Are you having trouble locating a rental property that will accept your dog? Finding a rental property is difficult enough, finding one that accepts pets can complicate the situation. If you have a pet that is on the Aggressive Breeds, list your search for a rental property becomes even more difficult. Insurance Companies that insure Home Owners and Renters are becoming very picky about which dog breeds they will insure and which they will not. Each Insurance Company creates their own list. The list has no specific scientific criteria required for a dog breed to be blacklisted; it is usually based upon the Insurance Company’s opinion of the risk the dog breed presents. Honestly, it is possible that a simple report in the media regarding a breed may be enough to cause an official at an insurance company to decide that a breed is dangerous. Insurance Companys should only be allowed to blacklist a dog based on the individual dog and if the dog has a known history of being aggressive or if the dog has been officially designated as dangerous.
The following is a list of dog breeds that consistently are found on most insurance companies blacklist:
- Pit Bull Terriers
- Staffordshire Terriers
- German Shepherds
- Presa Canarios
- Chows Chows
- Doberman Pinschers
- Cane Corsos
- Great Danes
- Alaskan Malamutes
- Siberian Huskies
Insurance Companies evaluate the risk, the financial risk and possible claims their company may have to pay out. Claims associated with dogs can get very costly.
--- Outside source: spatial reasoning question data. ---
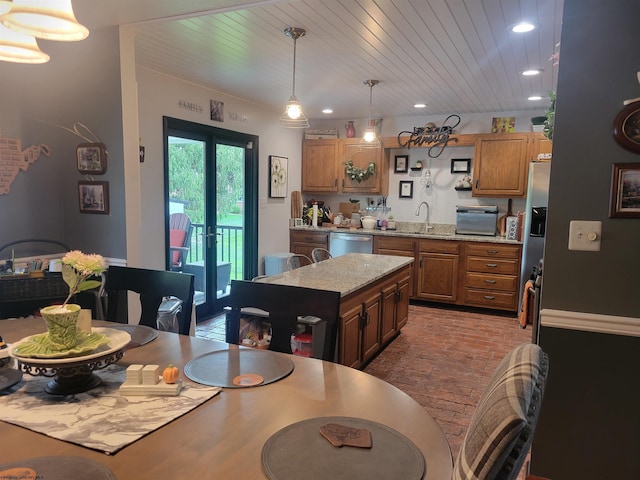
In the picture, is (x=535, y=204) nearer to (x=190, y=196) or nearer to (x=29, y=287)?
(x=190, y=196)

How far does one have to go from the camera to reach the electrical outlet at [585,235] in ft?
6.09

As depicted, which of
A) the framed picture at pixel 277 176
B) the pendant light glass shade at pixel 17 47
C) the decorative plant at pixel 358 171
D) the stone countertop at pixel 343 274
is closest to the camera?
the pendant light glass shade at pixel 17 47

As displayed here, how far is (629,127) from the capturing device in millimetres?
1761

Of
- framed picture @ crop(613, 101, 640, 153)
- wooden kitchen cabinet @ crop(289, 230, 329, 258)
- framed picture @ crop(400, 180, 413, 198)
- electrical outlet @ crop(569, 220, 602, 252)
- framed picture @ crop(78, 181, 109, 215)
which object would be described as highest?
framed picture @ crop(613, 101, 640, 153)

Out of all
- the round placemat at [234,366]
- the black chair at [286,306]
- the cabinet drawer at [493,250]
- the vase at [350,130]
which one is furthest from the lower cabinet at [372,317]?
the vase at [350,130]

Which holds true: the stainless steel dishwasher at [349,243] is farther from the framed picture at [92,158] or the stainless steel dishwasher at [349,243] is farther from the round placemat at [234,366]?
the round placemat at [234,366]

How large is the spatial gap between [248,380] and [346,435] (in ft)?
1.41

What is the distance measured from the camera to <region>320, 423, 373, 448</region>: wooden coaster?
1.02 meters

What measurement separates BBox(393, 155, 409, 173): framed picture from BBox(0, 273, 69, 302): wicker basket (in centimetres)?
449

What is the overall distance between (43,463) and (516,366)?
39.0 inches

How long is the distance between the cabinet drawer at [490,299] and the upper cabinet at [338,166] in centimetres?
183

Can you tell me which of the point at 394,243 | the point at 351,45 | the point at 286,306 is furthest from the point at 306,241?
the point at 286,306

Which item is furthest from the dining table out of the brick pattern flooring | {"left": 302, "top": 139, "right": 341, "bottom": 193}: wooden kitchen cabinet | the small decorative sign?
{"left": 302, "top": 139, "right": 341, "bottom": 193}: wooden kitchen cabinet

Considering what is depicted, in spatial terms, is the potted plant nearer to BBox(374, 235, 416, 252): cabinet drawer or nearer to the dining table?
the dining table
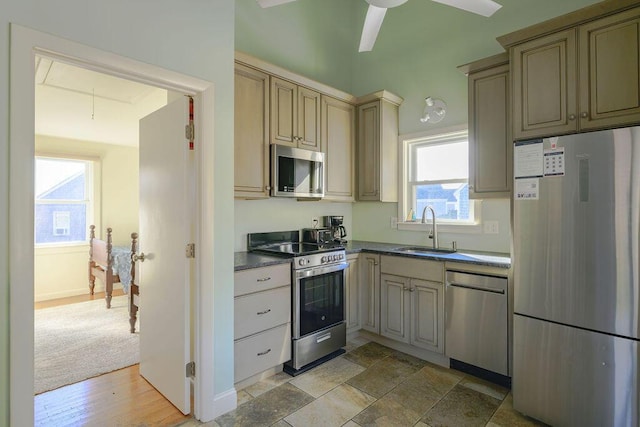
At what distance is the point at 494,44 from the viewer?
2971 millimetres

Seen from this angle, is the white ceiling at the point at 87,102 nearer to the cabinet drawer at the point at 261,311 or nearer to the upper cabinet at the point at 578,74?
the cabinet drawer at the point at 261,311

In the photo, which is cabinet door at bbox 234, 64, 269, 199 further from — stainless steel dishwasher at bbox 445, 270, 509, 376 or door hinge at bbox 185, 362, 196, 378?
stainless steel dishwasher at bbox 445, 270, 509, 376

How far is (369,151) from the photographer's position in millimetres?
3615

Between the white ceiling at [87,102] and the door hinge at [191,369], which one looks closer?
the door hinge at [191,369]

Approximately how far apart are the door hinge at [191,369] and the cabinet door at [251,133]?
1239 mm

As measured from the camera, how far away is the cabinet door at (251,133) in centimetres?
268

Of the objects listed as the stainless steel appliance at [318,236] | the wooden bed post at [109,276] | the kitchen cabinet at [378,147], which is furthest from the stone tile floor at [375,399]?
the wooden bed post at [109,276]

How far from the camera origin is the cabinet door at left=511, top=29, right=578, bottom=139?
201 cm

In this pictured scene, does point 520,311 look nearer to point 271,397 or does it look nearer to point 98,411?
point 271,397

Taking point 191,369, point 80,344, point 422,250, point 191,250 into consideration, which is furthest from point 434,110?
point 80,344

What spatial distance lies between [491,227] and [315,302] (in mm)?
1686

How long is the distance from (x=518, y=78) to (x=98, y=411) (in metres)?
3.52

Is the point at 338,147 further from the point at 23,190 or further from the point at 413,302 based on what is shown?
the point at 23,190

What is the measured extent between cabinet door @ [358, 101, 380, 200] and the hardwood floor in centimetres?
257
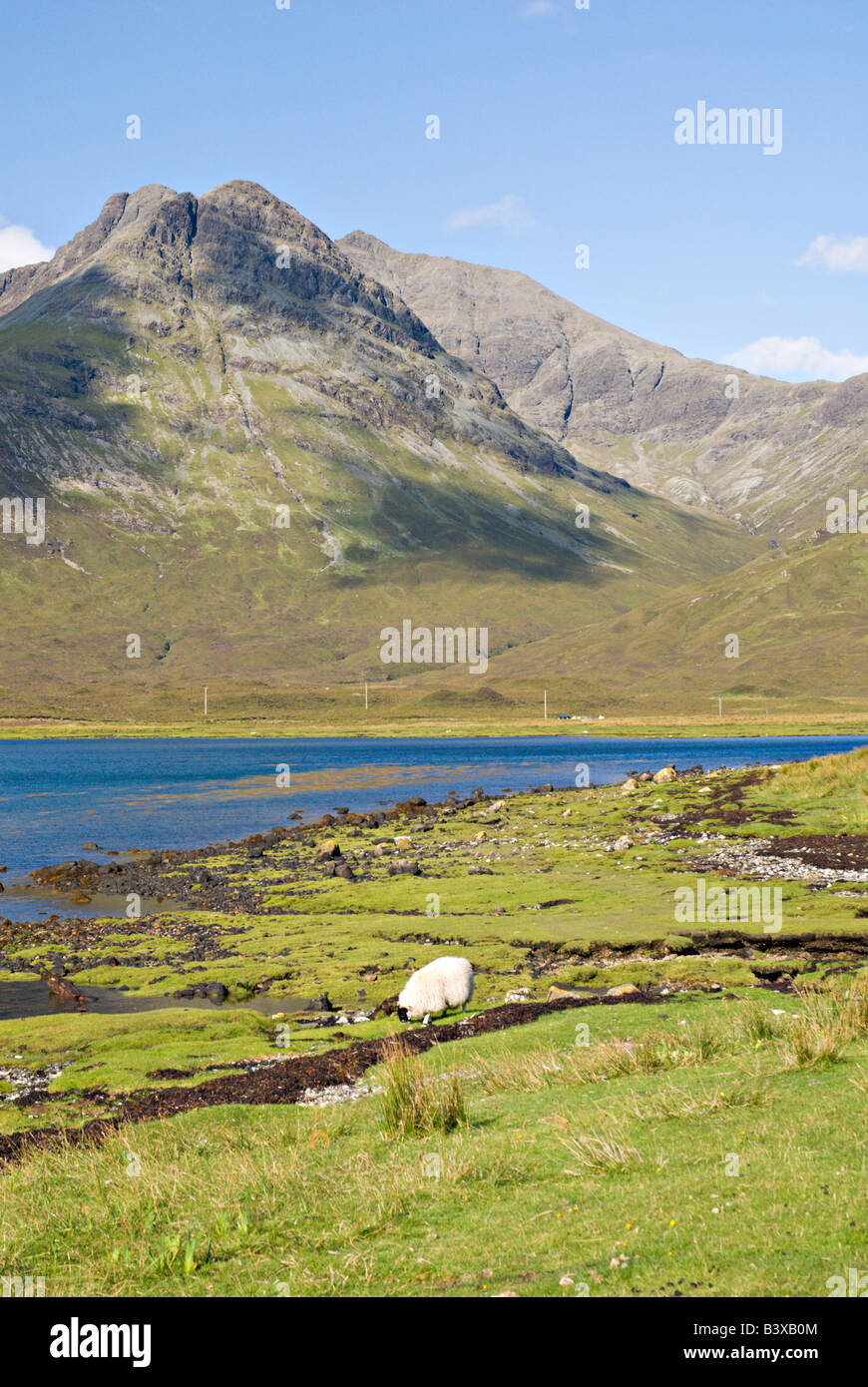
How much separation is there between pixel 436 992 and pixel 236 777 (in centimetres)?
9717

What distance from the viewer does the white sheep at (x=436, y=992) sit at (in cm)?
2606

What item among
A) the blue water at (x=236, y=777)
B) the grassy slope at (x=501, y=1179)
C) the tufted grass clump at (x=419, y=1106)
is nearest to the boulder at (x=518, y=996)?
the grassy slope at (x=501, y=1179)

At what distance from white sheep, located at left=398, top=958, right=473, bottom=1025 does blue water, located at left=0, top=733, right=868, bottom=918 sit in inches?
1035

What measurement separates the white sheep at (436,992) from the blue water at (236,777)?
2628 cm

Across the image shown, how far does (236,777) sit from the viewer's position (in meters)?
120

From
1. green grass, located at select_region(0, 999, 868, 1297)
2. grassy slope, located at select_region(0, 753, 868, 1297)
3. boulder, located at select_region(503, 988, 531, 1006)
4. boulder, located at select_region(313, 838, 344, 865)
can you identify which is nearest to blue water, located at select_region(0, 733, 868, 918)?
boulder, located at select_region(313, 838, 344, 865)

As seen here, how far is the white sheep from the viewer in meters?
26.1

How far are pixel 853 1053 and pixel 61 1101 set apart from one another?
1517 centimetres

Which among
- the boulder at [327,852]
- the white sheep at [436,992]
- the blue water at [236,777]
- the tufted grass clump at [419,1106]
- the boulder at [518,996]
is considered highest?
the tufted grass clump at [419,1106]

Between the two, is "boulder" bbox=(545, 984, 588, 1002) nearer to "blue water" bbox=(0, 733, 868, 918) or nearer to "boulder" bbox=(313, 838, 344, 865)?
"blue water" bbox=(0, 733, 868, 918)

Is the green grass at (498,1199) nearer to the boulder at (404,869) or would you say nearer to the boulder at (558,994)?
the boulder at (558,994)

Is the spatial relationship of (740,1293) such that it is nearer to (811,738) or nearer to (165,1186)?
(165,1186)

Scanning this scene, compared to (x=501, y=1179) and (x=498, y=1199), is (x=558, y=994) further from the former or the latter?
(x=498, y=1199)
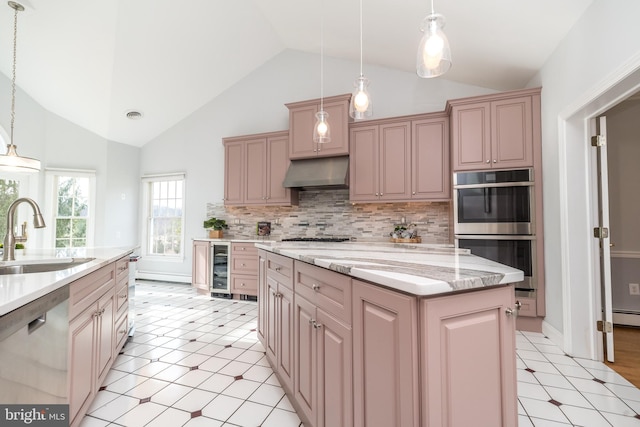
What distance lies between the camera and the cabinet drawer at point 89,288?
55.5 inches

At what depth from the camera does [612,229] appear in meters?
3.17

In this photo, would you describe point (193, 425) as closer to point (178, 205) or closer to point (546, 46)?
point (546, 46)

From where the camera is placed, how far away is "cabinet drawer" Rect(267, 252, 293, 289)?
174 centimetres

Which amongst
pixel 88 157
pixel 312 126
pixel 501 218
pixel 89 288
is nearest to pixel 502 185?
pixel 501 218

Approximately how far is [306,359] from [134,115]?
5.19 m

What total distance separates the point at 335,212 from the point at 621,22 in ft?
10.7

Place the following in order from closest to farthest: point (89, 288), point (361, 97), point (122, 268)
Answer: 1. point (89, 288)
2. point (361, 97)
3. point (122, 268)

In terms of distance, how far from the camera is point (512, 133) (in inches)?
117

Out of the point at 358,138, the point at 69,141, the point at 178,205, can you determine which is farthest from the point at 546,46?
the point at 69,141

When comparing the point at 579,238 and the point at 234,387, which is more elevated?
the point at 579,238

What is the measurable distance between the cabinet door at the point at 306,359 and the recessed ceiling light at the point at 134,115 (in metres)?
4.88

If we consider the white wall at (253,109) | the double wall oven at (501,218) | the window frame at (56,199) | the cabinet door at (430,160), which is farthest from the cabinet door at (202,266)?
the double wall oven at (501,218)

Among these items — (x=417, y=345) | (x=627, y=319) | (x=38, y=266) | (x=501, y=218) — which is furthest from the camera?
(x=627, y=319)

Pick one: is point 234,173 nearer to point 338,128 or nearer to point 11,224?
point 338,128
If your insurance company does not know you have a “dangerous” dog and they find out, your policy may immediately be canceled or non-renewed.
Some suggestions I have heard to help a renter with a dog that is on the aggressive breed list is for a renter to get dog liability insurance. Dog liability insurance can be very reasonable and covers bodily injury and property damage a pet may cause. Most property owners or landlords are worried that they will be sued if their tenant’s dog bites or hurts another person or animal. Then there are the questions is your dog a service animal or for emotional support? According to the Fair Housing Amendments Act of 1988, Section 504 of the Rehabilitation Act of 1973, and Title II of the Americans with Disabilities Act, people with disabilities (whether these disabilities are visible or can’t be seen), have the right to keep emotional support animals, even when a landlord’s policy explicitly prohibits pets. I have also heard of tenants taking their dogs to dog obedience schools and providing resumes for their pet and references from people that have interacted with their dog.
Property owners or property managers want to rent to responsible dog owners, they make great tenants and usually stay longer in one place to keep their whole family together. Happy house hunting!!!!!